_Task requirements_
Reproduce every one of the rows below without changing anything.

### Data listing

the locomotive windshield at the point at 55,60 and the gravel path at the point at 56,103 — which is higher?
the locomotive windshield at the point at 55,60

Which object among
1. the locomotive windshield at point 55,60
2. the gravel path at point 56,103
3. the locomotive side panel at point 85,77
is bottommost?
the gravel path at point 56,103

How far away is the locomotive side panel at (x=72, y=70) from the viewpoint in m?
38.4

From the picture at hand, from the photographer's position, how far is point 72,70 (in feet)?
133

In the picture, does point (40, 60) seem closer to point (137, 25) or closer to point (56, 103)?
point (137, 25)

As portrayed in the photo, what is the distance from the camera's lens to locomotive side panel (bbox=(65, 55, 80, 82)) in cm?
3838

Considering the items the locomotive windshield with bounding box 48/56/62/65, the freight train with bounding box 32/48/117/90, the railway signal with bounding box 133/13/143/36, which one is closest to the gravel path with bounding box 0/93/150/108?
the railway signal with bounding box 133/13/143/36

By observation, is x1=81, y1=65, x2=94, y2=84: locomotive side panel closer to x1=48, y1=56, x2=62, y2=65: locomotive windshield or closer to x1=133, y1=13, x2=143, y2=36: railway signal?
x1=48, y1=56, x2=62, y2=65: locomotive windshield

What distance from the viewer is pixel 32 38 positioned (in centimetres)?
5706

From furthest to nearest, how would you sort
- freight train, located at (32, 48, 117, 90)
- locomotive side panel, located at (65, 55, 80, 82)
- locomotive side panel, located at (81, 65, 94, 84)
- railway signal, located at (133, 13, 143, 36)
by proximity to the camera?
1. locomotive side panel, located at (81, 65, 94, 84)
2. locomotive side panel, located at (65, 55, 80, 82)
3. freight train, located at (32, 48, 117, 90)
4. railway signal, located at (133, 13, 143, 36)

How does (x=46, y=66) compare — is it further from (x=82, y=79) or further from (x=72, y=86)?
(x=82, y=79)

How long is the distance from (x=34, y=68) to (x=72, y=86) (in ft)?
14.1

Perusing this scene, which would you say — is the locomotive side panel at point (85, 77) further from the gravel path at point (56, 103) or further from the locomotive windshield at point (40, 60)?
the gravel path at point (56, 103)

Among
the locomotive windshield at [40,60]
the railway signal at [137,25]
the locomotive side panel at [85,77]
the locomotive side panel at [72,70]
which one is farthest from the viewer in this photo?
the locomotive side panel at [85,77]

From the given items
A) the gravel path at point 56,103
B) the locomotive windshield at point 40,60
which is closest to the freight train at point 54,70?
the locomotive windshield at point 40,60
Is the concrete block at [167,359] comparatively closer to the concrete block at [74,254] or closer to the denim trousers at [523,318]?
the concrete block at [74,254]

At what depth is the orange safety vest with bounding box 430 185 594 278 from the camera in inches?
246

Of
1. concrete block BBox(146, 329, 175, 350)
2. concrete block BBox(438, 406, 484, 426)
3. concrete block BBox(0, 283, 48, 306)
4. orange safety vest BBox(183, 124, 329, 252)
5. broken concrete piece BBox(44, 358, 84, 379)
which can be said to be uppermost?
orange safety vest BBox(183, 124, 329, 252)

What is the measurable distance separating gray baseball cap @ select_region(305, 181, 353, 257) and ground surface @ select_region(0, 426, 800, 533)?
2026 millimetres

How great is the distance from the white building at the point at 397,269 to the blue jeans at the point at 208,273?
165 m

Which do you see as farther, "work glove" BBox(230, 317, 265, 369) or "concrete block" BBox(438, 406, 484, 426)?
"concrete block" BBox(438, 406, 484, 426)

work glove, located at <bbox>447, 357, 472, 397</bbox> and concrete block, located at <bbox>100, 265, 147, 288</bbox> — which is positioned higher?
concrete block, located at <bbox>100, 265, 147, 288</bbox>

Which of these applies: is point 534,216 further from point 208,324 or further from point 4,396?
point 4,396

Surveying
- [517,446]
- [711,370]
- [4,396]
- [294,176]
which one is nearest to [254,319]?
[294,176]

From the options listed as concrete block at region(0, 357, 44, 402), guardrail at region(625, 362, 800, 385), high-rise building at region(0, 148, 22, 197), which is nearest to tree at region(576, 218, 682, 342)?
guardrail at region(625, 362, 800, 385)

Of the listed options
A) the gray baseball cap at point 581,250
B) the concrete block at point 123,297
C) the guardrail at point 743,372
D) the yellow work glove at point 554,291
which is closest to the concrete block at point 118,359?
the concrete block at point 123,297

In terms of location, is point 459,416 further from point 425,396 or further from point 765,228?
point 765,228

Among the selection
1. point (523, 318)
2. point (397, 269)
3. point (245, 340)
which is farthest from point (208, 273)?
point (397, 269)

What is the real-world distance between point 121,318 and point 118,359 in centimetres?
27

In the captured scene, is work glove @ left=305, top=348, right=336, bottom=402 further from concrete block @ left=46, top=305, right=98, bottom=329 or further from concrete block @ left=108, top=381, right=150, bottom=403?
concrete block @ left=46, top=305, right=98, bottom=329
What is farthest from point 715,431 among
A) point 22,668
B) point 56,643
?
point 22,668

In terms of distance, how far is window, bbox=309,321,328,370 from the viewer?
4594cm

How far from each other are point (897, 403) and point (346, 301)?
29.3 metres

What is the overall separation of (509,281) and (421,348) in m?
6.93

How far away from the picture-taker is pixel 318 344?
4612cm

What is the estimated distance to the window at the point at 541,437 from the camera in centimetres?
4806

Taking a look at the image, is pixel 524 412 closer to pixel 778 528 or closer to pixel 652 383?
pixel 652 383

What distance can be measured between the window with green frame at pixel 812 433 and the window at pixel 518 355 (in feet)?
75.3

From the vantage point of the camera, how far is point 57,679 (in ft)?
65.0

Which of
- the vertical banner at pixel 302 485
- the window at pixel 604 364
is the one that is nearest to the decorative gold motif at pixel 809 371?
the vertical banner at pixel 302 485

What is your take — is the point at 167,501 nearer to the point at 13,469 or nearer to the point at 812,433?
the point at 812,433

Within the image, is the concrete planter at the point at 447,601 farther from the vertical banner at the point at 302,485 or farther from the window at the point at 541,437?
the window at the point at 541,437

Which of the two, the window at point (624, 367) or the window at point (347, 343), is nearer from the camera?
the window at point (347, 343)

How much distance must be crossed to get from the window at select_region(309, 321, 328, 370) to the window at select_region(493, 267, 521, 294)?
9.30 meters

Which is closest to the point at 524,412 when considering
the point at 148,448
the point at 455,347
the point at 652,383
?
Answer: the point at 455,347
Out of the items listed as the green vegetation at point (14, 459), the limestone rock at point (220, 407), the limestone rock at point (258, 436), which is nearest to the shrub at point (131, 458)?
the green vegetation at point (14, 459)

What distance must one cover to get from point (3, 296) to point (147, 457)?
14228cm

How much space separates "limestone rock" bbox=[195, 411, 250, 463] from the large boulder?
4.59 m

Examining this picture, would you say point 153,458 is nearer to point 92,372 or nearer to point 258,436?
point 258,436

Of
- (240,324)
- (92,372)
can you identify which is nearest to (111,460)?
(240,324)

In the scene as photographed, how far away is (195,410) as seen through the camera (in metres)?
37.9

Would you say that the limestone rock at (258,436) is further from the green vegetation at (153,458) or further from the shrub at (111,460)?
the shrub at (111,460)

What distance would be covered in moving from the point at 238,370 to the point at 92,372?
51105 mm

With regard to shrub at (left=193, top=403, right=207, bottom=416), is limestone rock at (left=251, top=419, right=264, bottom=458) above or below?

######

_Final result_
the locomotive windshield at the point at 55,60 and the gravel path at the point at 56,103 — which is higher?
the locomotive windshield at the point at 55,60

Which object among
1. the locomotive windshield at point 55,60
2. the gravel path at point 56,103
3. the locomotive side panel at point 85,77
is bottommost?
the gravel path at point 56,103

How far away is the locomotive side panel at (x=72, y=70) from the viewpoint in m?
38.4

From the picture at hand, from the photographer's position, how far is point 72,70 (in feet)?
133

In the picture, does point (40, 60) seem closer to point (137, 25) or closer to point (56, 103)?
point (137, 25)

As portrayed in the photo, what is the distance from the camera's lens to locomotive side panel (bbox=(65, 55, 80, 82)) in cm?
3838

Considering the items the locomotive windshield with bounding box 48/56/62/65, the freight train with bounding box 32/48/117/90, the railway signal with bounding box 133/13/143/36, which one is closest to the gravel path with bounding box 0/93/150/108?
the railway signal with bounding box 133/13/143/36

By observation, is x1=81, y1=65, x2=94, y2=84: locomotive side panel closer to x1=48, y1=56, x2=62, y2=65: locomotive windshield or closer to x1=133, y1=13, x2=143, y2=36: railway signal?
x1=48, y1=56, x2=62, y2=65: locomotive windshield

What distance from the viewer is pixel 32 38 positioned (in centimetres)?
5706

From furthest to nearest, how would you sort
- freight train, located at (32, 48, 117, 90)
- locomotive side panel, located at (65, 55, 80, 82)
- locomotive side panel, located at (81, 65, 94, 84)
- railway signal, located at (133, 13, 143, 36)
by proximity to the camera?
1. locomotive side panel, located at (81, 65, 94, 84)
2. locomotive side panel, located at (65, 55, 80, 82)
3. freight train, located at (32, 48, 117, 90)
4. railway signal, located at (133, 13, 143, 36)

How does (x=46, y=66) compare — is it further from (x=82, y=79) or further from (x=72, y=86)?
(x=82, y=79)

How long is the distance from (x=34, y=68) to (x=72, y=86) (in ft)?
14.1

Perusing this scene, which would you say — is the locomotive side panel at point (85, 77) further from the gravel path at point (56, 103) or further from the locomotive windshield at point (40, 60)?
the gravel path at point (56, 103)

Among
the locomotive windshield at [40,60]
the railway signal at [137,25]
the locomotive side panel at [85,77]
the locomotive side panel at [72,70]
which one is farthest from the viewer in this photo?
the locomotive side panel at [85,77]

From the given items
A) the gravel path at point 56,103
B) the locomotive windshield at point 40,60
which is closest to the freight train at point 54,70?
the locomotive windshield at point 40,60
Is the concrete block at [167,359] comparatively closer to the concrete block at [74,254] or closer to the denim trousers at [523,318]?
the concrete block at [74,254]

At what depth is the orange safety vest with bounding box 430 185 594 278 from the camera in inches?
246

Of
1. concrete block BBox(146, 329, 175, 350)
2. concrete block BBox(438, 406, 484, 426)
3. concrete block BBox(0, 283, 48, 306)
4. orange safety vest BBox(183, 124, 329, 252)
5. broken concrete piece BBox(44, 358, 84, 379)
which can be said to be uppermost?
orange safety vest BBox(183, 124, 329, 252)

What is the measurable distance separating gray baseball cap @ select_region(305, 181, 353, 257) and ground surface @ select_region(0, 426, 800, 533)?
2026 millimetres

How great is the distance from the white building at the point at 397,269 to the blue jeans at the point at 208,273?
165 m

Which do you see as farther, "work glove" BBox(230, 317, 265, 369) or "concrete block" BBox(438, 406, 484, 426)?
"concrete block" BBox(438, 406, 484, 426)

work glove, located at <bbox>447, 357, 472, 397</bbox> and concrete block, located at <bbox>100, 265, 147, 288</bbox> — which is positioned higher?
concrete block, located at <bbox>100, 265, 147, 288</bbox>

Which of these applies: is point 534,216 further from point 208,324 or further from point 4,396?
point 4,396

Surveying
- [517,446]
- [711,370]
- [4,396]
- [294,176]
which one is nearest to [254,319]?
[294,176]

From the options listed as concrete block at region(0, 357, 44, 402), guardrail at region(625, 362, 800, 385), high-rise building at region(0, 148, 22, 197), which is nearest to tree at region(576, 218, 682, 342)?
guardrail at region(625, 362, 800, 385)

Of the listed options
A) the gray baseball cap at point 581,250
B) the concrete block at point 123,297
C) the guardrail at point 743,372
D) the yellow work glove at point 554,291
which is closest to the concrete block at point 118,359?
the concrete block at point 123,297

In terms of location, is point 459,416 further from point 425,396 or further from point 765,228?
point 765,228

Among the selection
1. point (523, 318)
2. point (397, 269)
3. point (245, 340)
which is farthest from point (208, 273)?
point (397, 269)

What is the real-world distance between point 121,318 and point 118,359 in centimetres?
27

In the captured scene, is work glove @ left=305, top=348, right=336, bottom=402 further from concrete block @ left=46, top=305, right=98, bottom=329 or further from concrete block @ left=108, top=381, right=150, bottom=403?
concrete block @ left=46, top=305, right=98, bottom=329
What is farthest from point 715,431 among
A) point 22,668
B) point 56,643
?
point 22,668

In terms of distance, how far is window, bbox=309,321,328,370 from the viewer?
4594cm

How far from each other are point (897, 403) and point (346, 301)?
29.3 metres

What is the overall separation of (509,281) and (421,348) in m?
6.93

How far away from the picture-taker is pixel 318 344?
4612cm

What is the estimated distance to the window at the point at 541,437 from the camera in centimetres?
4806

Taking a look at the image, is pixel 524 412 closer to pixel 778 528 or closer to pixel 652 383?
pixel 652 383

What distance can be measured between the window with green frame at pixel 812 433 and the window at pixel 518 355 (in feet)?
75.3

From the vantage point of the camera, how far is point 57,679 (in ft)?
65.0

Which of
- the vertical banner at pixel 302 485
- the window at pixel 604 364
is the one that is nearest to the decorative gold motif at pixel 809 371?
the vertical banner at pixel 302 485

What is your take — is the point at 167,501 nearer to the point at 13,469 or nearer to the point at 812,433?
the point at 812,433

Within the image, is the concrete planter at the point at 447,601 farther from the vertical banner at the point at 302,485 or farther from the window at the point at 541,437?
the window at the point at 541,437

Which of the two, the window at point (624, 367) or the window at point (347, 343), is nearer from the camera?
the window at point (347, 343)

How much distance must be crossed to get from the window at select_region(309, 321, 328, 370) to the window at select_region(493, 267, 521, 294)?
9.30 meters

Which is closest to the point at 524,412 when considering
the point at 148,448
the point at 455,347
the point at 652,383
?
Answer: the point at 455,347
Out of the items listed as the green vegetation at point (14, 459), the limestone rock at point (220, 407), the limestone rock at point (258, 436), which is nearest to the shrub at point (131, 458)?
the green vegetation at point (14, 459)

What distance must one cover to get from point (3, 296) to point (147, 457)?
14228cm

How much space separates "limestone rock" bbox=[195, 411, 250, 463] from the large boulder?
4.59 m

Examining this picture, would you say point 153,458 is nearer to point 92,372 or nearer to point 258,436?
point 258,436

Of
- (240,324)
- (92,372)
can you identify which is nearest to (111,460)?
(240,324)

In the scene as photographed, how far away is (195,410) as seen through the camera (in metres)?
37.9

Would you say that the limestone rock at (258,436) is further from the green vegetation at (153,458) or further from the shrub at (111,460)?
the shrub at (111,460)

What distance would be covered in moving from the point at 238,370 to the point at 92,372?
51105 mm

With regard to shrub at (left=193, top=403, right=207, bottom=416), is limestone rock at (left=251, top=419, right=264, bottom=458) above or below?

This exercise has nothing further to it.